O ocorrido relembra outros casos de machismo que aconteceram na USP recentemente. No início do ano, no campus de São Carlos, o protesto de um grupo feminista contra o “Miss Bixete” (concurso de beleza entre calouras) causou irritação entre os veteranos e terminou com agressões verbais, hostilidade, simulação de sexo e nudez por parte dos membros do Caaso (Centro Acadêmico Armando de Salles Oliveira).
A atitude dos alunos foi repudiada pela diretoria do campus, que lançou comunicado afirmando ser “veementemente contra qualquer ação que cause constrangimento” e também que abriria procedimento administrativo para identificar os envolvidos.
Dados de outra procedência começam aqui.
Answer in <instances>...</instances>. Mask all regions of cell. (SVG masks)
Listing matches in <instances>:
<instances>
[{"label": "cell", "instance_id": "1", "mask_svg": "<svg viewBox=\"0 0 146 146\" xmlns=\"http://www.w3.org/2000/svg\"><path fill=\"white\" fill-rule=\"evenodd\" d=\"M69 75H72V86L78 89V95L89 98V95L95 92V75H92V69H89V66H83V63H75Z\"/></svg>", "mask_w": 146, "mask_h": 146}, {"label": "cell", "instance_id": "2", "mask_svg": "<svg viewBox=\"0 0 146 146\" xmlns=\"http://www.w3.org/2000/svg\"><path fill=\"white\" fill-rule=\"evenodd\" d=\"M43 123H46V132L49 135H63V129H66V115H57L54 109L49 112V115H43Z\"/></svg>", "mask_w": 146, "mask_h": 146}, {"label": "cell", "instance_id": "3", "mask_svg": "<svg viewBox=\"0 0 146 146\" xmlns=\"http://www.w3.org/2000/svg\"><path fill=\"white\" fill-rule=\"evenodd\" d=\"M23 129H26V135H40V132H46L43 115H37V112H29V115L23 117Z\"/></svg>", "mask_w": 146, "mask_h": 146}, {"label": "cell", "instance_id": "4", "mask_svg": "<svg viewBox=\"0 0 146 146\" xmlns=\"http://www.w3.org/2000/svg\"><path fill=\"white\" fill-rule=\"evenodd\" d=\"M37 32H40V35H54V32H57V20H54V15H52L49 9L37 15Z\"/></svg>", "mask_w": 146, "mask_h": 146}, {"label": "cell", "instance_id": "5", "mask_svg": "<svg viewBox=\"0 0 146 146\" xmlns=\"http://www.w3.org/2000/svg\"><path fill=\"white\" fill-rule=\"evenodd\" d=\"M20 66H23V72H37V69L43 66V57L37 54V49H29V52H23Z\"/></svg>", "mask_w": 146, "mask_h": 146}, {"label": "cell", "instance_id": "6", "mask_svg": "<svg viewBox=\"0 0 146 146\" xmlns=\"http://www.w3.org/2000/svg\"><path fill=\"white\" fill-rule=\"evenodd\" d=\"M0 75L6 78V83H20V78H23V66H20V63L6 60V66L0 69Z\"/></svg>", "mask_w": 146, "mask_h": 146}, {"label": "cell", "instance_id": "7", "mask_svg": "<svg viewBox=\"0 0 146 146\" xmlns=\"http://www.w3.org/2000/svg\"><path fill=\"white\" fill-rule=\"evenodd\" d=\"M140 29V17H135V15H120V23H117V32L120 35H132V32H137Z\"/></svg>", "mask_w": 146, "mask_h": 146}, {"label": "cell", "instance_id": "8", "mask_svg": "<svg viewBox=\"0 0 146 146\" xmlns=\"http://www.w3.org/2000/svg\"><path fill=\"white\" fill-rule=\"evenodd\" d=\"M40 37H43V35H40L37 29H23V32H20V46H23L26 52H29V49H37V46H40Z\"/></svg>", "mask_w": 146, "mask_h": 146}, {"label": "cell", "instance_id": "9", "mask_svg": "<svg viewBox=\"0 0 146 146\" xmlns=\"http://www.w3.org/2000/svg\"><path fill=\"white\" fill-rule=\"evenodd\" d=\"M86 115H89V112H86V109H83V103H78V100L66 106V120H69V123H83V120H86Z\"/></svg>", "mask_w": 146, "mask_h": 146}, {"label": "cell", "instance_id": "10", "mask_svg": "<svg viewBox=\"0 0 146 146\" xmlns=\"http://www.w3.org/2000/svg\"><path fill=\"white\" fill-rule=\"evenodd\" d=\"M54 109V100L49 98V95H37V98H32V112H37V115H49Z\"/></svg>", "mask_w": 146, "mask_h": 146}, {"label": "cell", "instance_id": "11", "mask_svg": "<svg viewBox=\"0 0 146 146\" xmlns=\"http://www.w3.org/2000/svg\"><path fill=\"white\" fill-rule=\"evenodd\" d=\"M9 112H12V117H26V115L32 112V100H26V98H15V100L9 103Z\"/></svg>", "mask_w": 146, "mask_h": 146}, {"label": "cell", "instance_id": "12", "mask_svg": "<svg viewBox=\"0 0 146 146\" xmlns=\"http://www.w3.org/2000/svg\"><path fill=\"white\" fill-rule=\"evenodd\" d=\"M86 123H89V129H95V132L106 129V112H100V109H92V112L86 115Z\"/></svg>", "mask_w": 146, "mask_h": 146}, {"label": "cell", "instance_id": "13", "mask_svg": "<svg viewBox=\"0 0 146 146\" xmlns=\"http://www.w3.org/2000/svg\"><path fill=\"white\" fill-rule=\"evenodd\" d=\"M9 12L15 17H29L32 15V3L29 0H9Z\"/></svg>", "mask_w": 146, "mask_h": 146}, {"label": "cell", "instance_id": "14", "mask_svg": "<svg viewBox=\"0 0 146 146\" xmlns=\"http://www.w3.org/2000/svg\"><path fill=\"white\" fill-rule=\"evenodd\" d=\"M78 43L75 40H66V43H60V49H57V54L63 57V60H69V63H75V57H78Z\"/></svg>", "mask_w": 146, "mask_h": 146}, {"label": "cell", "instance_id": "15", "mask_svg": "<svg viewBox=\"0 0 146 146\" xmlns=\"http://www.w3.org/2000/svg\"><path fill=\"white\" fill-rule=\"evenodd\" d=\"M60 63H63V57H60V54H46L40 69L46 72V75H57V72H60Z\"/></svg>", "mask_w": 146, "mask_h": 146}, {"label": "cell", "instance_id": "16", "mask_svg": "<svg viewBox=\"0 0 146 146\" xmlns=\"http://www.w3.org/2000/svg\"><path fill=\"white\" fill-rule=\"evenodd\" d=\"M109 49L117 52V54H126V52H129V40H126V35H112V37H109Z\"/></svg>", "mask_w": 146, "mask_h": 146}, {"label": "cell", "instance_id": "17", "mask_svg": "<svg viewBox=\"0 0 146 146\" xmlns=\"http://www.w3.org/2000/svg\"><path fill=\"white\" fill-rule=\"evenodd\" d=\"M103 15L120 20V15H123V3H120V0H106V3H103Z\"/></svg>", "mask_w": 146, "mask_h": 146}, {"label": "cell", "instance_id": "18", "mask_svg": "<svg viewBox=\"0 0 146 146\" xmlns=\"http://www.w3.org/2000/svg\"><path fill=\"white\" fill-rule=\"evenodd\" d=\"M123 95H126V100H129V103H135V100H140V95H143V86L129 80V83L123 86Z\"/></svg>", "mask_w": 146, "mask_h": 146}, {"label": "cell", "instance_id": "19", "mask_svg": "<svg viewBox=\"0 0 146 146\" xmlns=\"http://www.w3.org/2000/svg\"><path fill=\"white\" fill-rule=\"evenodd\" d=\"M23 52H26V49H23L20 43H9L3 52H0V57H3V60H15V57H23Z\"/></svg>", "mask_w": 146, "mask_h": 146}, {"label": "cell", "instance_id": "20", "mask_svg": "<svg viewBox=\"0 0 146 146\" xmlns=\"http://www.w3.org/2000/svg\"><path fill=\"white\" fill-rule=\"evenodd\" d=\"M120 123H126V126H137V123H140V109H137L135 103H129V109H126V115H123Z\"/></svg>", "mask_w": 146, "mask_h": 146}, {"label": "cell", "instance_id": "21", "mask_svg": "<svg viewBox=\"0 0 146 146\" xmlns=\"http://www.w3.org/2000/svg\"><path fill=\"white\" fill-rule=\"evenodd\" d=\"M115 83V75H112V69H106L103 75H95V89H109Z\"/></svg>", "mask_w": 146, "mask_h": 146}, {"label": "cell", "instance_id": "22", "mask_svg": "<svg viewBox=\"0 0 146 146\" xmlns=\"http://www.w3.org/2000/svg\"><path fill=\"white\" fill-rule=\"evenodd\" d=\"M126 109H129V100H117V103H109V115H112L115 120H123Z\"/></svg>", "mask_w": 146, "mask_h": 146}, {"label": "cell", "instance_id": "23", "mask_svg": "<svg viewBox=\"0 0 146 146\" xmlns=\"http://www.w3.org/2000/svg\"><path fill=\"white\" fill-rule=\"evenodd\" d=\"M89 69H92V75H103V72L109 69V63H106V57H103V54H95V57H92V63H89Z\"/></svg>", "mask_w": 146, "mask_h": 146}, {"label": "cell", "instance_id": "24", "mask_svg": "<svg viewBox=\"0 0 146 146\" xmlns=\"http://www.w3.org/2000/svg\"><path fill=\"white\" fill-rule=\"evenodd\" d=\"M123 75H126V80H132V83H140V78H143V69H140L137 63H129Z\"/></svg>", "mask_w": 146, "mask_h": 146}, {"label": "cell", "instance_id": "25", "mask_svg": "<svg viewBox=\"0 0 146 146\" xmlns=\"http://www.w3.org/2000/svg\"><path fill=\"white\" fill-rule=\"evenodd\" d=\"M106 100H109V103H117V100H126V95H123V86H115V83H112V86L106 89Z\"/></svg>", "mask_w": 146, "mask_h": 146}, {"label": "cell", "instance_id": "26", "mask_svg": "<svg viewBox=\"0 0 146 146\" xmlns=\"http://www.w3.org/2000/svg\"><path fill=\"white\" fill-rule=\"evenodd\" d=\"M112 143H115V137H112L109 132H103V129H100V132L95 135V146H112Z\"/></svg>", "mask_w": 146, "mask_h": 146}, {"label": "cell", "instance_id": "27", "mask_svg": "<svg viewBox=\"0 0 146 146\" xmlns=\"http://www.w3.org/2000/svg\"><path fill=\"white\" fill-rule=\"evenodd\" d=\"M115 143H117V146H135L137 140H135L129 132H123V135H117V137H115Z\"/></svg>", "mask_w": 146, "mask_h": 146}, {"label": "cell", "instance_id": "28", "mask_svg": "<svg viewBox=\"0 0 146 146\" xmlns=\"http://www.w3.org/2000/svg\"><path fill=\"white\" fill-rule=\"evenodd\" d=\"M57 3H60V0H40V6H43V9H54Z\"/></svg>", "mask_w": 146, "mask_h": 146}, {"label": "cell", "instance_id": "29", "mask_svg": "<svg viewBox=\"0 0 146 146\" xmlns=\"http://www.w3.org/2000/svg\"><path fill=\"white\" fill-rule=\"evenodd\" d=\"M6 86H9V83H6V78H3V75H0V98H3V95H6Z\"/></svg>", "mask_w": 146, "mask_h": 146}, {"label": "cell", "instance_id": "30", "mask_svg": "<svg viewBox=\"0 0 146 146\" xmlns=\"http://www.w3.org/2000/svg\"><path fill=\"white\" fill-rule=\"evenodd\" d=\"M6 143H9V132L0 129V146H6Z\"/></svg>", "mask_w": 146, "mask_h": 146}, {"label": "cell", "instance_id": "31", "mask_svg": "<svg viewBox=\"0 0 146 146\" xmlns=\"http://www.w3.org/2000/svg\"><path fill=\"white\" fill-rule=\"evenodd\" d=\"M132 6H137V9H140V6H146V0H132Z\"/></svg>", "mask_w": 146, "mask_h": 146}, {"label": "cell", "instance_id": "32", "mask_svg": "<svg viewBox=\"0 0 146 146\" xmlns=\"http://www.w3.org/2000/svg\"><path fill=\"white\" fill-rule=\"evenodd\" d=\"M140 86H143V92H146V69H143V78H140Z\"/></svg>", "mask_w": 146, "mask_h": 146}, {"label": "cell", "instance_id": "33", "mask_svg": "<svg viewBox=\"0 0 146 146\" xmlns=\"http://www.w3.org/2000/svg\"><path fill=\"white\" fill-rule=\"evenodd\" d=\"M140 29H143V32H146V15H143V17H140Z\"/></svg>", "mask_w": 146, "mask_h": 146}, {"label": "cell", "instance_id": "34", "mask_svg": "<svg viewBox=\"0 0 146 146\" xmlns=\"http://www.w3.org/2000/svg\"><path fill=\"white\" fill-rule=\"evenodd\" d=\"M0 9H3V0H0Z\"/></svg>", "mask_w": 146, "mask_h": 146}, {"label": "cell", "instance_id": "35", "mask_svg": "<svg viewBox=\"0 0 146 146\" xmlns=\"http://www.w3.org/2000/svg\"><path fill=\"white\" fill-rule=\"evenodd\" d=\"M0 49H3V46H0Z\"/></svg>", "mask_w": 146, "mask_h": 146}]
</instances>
Além disso, os estudantes que ficaram nus foram indiciados pela Polícia Civil de São Carlos, pelo crime de ato obsceno.
As denúncias de agressão de gênero, no entanto, podem ser encontradas nos próprios trotes. Um caso mais recente ocorrido na USP é a gincana de recepção dos alunos da Escola Politécnica, acusada de propor atividades de cunho degradante e machista às calouras.
Nas orientações para a gincana, estavam listadas, entre outras, situações em que três calouras teriam que lavar um carro usando blusas brancas e recebendo pontos pela melhor performance. Felizmente, após as reclamações, a diretoria da Escola reuniu-se com integrantes do Grêmio Politécnico, em março deste ano, para alterar os itens considerados problemáticos.
Devido à frequência com que atos do tipo ocorrem, Adeline pontua que “é muito importante que sejam promovidos debates sobre a questão do machismo, não só na Poli, mas em todos os cursos em que isso se faz mais latente”.
A Frente Feminista defende, para isso, a criação de mais Coletivos Feministas dentro dos cursos como forma de lutar mais ativamente contra situações do tipo. “A luta contra o machismo não deve ser encarada como uma questão individual. A organização é a melhor forma de fazer com que as mulheres tenham a força política necessária para seguir lutando contra casos como esses”, ressalta Adeline.